Wednesday, July 8, 2020

Memorizing Piano Music

     A student asks: "Were you taught memorization skills anywhere on your piano journey? What do you think is most important when memorizing music?"
     No, none of my teachers taught how to memorize. To them, memorization was a nebulous thing, a topic not to see the light of day.
     If there's one "most" important issue, it would have to be the inclusion of all of the memories. I think it's a mistake to rely solely on digital memory, which is what mindless repetition gives us. So when memorizing, I suggest removing as much digital memory as possible as soon as
possible, which will force the engagement of the ear, eye and the most important of these, the intellect, which includes grasping musical intent and structural details such as harmonic vocabulary and form.

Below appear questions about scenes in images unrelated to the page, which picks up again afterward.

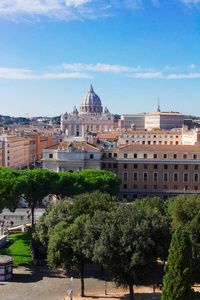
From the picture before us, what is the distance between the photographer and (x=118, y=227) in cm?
3027

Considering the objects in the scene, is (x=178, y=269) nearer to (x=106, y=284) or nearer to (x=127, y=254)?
(x=127, y=254)

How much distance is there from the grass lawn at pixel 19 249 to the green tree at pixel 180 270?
638 inches

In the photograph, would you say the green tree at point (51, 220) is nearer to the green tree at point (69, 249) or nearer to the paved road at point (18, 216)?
the green tree at point (69, 249)

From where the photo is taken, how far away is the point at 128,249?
2897cm

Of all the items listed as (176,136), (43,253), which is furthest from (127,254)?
(176,136)

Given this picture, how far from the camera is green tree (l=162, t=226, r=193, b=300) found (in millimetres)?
25859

     When I was a student I memorized by accident, not on purpose. It's important to notice the difference. The former consists mostly of rote
learning, training the digital memory; the latter stresses thought and imagination. I probably noticed more than I realized, having been steeped at the time in intensive music theory studies. I tell students—and myself—to say out loud, "Now I'm going to memorize." They should notice whatever they can—this note is the same as that note one octave higher. Or this passage is in or around the tonic. It isn't necessary to make a formal analysis. I notice beginnings and endings—phrases, periods—and make sure I can start at any of these junctions. 

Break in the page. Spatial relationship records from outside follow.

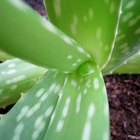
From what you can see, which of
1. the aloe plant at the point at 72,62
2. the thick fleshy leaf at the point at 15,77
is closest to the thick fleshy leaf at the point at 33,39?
the aloe plant at the point at 72,62

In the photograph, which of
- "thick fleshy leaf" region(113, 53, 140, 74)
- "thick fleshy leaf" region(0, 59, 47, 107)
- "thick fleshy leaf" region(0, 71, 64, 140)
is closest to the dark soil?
"thick fleshy leaf" region(113, 53, 140, 74)

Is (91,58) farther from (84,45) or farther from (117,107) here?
(117,107)

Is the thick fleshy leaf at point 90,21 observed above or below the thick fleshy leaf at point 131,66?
below

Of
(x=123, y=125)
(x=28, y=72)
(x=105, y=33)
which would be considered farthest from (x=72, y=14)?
(x=123, y=125)

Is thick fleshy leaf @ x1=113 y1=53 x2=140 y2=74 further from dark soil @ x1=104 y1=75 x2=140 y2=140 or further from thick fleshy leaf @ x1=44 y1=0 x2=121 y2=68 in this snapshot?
thick fleshy leaf @ x1=44 y1=0 x2=121 y2=68

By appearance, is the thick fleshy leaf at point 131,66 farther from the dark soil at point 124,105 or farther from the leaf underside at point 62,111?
the leaf underside at point 62,111

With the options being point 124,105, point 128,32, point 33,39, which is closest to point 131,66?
point 124,105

     My favorite strategy for testing memory is to first play through a passage excruciatingly slowly. This removes much of the digital memory and reveals weaknesses in the other senses. It also gives time to imagine what comes next so that it can be played on purpose, deliberately and not on auto pilot. Even better, and much harder, is to think through the piece away from the piano, seeing your hands playing on the keys. This reinforces visual and aural memory and also will 
reveal problem spots. Certainly, in performance we rely on the automatic responses of motor memory, but without having trained the other senses, too, it's like flying without a net.